▶ DOCUMENT SECTION:
* Begin *

An Australian-owned rare earths processing facility operating in Malaysia has emerged as a critical node in the United States’ accelerating preparations for war, particularly against China. The Lynas Advanced Materials Plant (LAMP), located at Gebeng near Kuantan in the Malaysian state of Pahang, now occupies a central position in Washington’s efforts to secure non-Chinese supply chains for minerals indispensable to modern military production.

Lynas Advanced Materials Plant at Gebeng near Kuantan, Malaysia [Photo: Lynas Rare Earths]

LAMP is owned and operated by Lynas Rare Earths Ltd, an Australian corporation that controls the Mount Weld mine in Western Australia, one of the richest rare earth deposits in the world. While the ore is extracted in Australia, it is shipped thousands of kilometres to Malaysia for separation and refining.

The Malaysian plant, which began operations in 2012–13, was established to carry out the most environmentally hazardous stage of rare earths production outside Australia, taking advantage of lower costs and far more permissive environmental and waste-handling regulations.

* End *

▶ DATA ROWS:
* Begin *

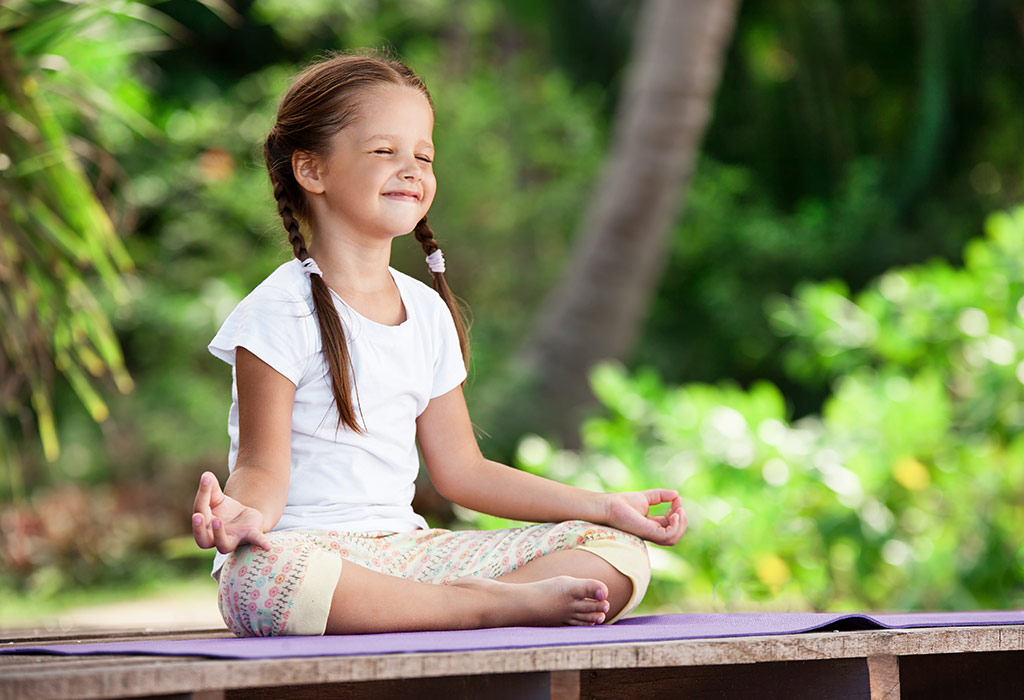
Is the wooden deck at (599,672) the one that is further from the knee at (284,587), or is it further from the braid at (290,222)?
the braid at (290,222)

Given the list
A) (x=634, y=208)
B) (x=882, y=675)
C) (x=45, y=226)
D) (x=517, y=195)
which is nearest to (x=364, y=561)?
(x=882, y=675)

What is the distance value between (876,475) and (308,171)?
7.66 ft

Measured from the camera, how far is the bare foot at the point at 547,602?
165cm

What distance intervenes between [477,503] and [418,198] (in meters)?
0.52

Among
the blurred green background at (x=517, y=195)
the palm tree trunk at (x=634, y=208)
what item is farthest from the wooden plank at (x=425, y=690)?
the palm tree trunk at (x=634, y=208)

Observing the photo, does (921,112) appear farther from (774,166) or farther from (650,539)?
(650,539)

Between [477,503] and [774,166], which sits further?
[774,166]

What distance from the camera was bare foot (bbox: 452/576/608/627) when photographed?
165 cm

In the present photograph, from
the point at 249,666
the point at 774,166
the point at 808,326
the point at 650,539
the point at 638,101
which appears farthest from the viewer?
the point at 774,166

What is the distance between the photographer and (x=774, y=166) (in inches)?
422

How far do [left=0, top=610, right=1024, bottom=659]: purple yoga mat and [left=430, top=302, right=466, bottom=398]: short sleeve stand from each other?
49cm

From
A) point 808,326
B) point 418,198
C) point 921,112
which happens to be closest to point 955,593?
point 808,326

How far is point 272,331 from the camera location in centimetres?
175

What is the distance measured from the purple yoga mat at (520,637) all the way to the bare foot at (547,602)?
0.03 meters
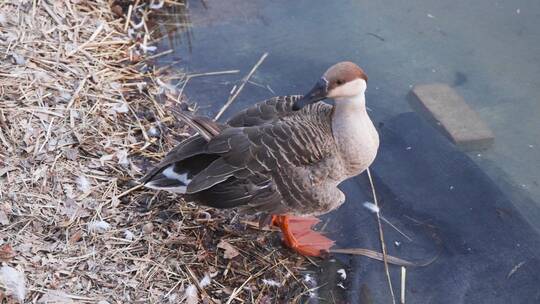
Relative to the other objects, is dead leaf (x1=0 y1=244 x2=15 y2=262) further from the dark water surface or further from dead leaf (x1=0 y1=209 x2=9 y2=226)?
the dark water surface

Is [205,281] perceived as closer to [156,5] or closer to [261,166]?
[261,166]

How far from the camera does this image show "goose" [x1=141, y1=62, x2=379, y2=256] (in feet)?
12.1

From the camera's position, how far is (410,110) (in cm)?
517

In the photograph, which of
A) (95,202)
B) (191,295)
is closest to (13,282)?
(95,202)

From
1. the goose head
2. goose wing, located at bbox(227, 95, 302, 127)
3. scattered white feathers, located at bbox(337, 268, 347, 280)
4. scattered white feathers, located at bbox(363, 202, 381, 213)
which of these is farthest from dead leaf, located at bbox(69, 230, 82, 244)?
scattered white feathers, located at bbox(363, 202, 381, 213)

* End *

▶ EXERCISES TO COMPLETE:
1. In the text about the Malaysian rare earths plant, in what year or years did the plant begin operations?
2. In the text about the Malaysian rare earths plant, switch "corporation" to "company" and write out the passage starting at "LAMP is owned" and ending at "and waste-handling regulations.".
3. Continue the text about the Malaysian rare earths plant from the point where it stops.

▶ ANSWERS TO THE EXERCISES:
1. 2012–13

2.
LAMP is owned and operated by Lynas Rare Earths Ltd, an Australian company that controls the Mount Weld mine in Western Australia, one of the richest rare earth deposits in the world. While the ore is extracted in Australia, it is shipped thousands of kilometres to Malaysia for separation and refining.

The Malaysian plant, which began operations in 2012–13, was established to carry out the most environmentally hazardous stage of rare earths production outside Australia, taking advantage of lower costs and far more permissive environmental and waste-handling regulations.

3.
For more than a decade, the facility primarily processed light rare earth elements, particularly neodymium and praseodymium (NdPr), used in high-performance magnets for electric vehicles, wind turbines and consumer electronics.

In recent years, however, the character of the Malaysian operation has changed qualitatively. Lynas has completed a major upgrade that allows for the commercial separation of heavy rare earth elements, notably dysprosium and terbium. As a result, Lynas is now widely regarded as the largest commercial heavy rare earths separation facility outside China and a strategic asset for Western governments concerned about Beijing’s dominance of global supply chains.

With higher atomic numbers, heavy rare earth elements are far scarcer and more strategically sensitive than their lighter counterparts. They are essential to the manufacture of heat-resistant permanent magnets required for advanced weapons systems, including fighter jets, missile guidance systems, naval propulsion and precision-guided munitions.

Commercial production of these heavy rare earth oxides commenced in mid-2025. Lynas has indicated that current output is modest but growing, with the facility forecast to ramp up to several thousand tonnes per year once the new processing lines are fully utilised. This would make the Malaysian plant the only commercial-scale producer of separated heavy rare earth oxides currently operating outside China, a fact repeatedly emphasised by US and Australian officials.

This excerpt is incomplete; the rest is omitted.